_Given records_.
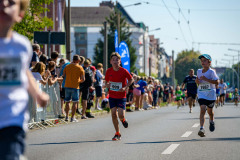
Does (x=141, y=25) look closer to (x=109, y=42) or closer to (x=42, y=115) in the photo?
(x=109, y=42)

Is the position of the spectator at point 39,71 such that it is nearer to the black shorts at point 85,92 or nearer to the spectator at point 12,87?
the black shorts at point 85,92

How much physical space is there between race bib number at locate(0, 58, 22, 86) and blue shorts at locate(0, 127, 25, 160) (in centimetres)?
33

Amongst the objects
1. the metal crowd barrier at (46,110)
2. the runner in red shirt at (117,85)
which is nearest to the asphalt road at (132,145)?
the metal crowd barrier at (46,110)

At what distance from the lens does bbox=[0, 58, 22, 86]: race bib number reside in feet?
12.2

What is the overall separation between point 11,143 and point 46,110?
35.4 ft

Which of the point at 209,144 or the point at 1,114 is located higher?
the point at 1,114

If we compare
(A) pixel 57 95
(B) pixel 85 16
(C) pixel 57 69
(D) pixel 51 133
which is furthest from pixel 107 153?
(B) pixel 85 16

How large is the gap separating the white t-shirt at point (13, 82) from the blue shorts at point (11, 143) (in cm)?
4

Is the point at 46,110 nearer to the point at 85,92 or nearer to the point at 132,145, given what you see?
the point at 85,92

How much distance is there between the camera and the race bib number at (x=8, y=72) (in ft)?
12.2

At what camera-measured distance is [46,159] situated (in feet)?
26.4

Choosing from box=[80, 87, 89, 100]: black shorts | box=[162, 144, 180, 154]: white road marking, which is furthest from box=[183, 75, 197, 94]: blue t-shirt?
box=[162, 144, 180, 154]: white road marking

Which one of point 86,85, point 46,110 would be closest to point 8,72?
point 46,110

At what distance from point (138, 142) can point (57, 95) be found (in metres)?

_Exercise brief_. Reproduce every item above, substituting "competitor number" for each occurrence of "race bib number" and leaving all other text unchanged. Omit the pictures from your answer.

_Expected answer_.
Does (x=141, y=25) look closer to (x=109, y=42) or closer to (x=42, y=115) in the photo?
(x=109, y=42)

Is the position of the spectator at point 39,71 such that it is nearer to the black shorts at point 85,92 or nearer to the spectator at point 12,87?
the black shorts at point 85,92

How much physical space is there between competitor number at locate(0, 58, 22, 86) and blue shorts at locate(0, 127, 25, 160) (in centimetres)?
33

Amongst the objects
1. the metal crowd barrier at (46,110)
2. the runner in red shirt at (117,85)
which is nearest to the asphalt road at (132,145)?
the metal crowd barrier at (46,110)

At what distance from the lens does bbox=[0, 58, 22, 86]: competitor number reside in feet?
12.2

What is the overall separation between point 11,143 and point 46,110?
35.4 ft

Which of the point at 209,144 or the point at 1,114 is located higher?
the point at 1,114

If we compare
(A) pixel 57 95
(B) pixel 85 16
(C) pixel 57 69
(D) pixel 51 133
which is furthest from pixel 107 153?
(B) pixel 85 16

How large is the gap separating the white t-shirt at point (13, 82) from the blue shorts at point (11, 143) (in cm)?
4

Is the point at 46,110 nearer to the point at 85,92 or nearer to the point at 132,145, given what you see?
the point at 85,92

How much distance is there between the camera and the competitor number at (x=8, y=72) (in ft)?
12.2

At what camera-measured distance is [46,159] situated (in feet)?
26.4

Choosing from box=[80, 87, 89, 100]: black shorts | box=[162, 144, 180, 154]: white road marking, which is furthest from box=[183, 75, 197, 94]: blue t-shirt?
box=[162, 144, 180, 154]: white road marking

Which one of point 86,85, point 46,110 would be closest to point 8,72?
point 46,110

At what distance from point (138, 142) can point (57, 95) be found (in metres)?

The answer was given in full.